Covenant‘s story is simple, certainly not as convoluted as the plot of Prometheus, but in its simplicity lies the danger: it all inevitably ends up as the Alien story that we’ve all seen before (especially noticeable since Alien wannabe Life was released earlier this year!) The film offers us no real surprises as it’s your basic “crew find themselves on planet, aliens are born, gore is unleashed, thing must be stopped” and it is all fairly pointless, pretty much existing as something of an Alien reboot with the style and tone of Prometheus added for good measure. The film also can’t resist referencing its original source material, given the opening title style, the onscreen rundown of the vessel’s crew/mission and the final “signing off” narration, so in this respect, the film treads all too familiar ground and adds nothing new or revolutionary.
And I’m sorry to say that I saw the final revelation coming many minutes before it was revealed. Although the scene plays out with remarkable style and panache, I have to mark it down for predictability.
But even with the film’s character and story problems, Covenant is very well designed and so much of it is visually impressive; the locations are often awe-inspiring and the spaceships and technology look very impressive (though the filmmakers apparently nicked the “solar sails” idea from Deep Space Nine!) The only thing that I wasn’t keen on was the design of the Xenomorphs; the flesh coloured aliens were decidedly unappealing and the later chestbursting scene, though it began well enough, ended up looking ridiculous and wrong. But on that note, it was good to see plenty of gore and carnage in the film.
The film’s score is not really worth mentioning but thankfully, it does reintroduce that wonderful theme from Prometheus during one of the film’s more moving scenes and also in a later scene, played beautifully on a recorder.

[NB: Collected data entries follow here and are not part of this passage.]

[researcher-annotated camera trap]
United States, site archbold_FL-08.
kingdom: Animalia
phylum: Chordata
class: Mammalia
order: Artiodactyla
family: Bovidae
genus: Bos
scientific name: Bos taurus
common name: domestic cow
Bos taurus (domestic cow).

I only really noticed the beauty of the Prometheus theme on my third rewatch and I’m so glad that it was brought back in Covenant.
Oh, and the film does the important job of warning about the intense dangers of shower sex. “Surviving a horror film” rule number one, people! It’s the sex/death factor!
And did they ever figure out how that wheat got on the planet? I mean, they brought a wheat expert didn’t they?
“I know wheat.” Of course you do. Silliest line in the movie, right there.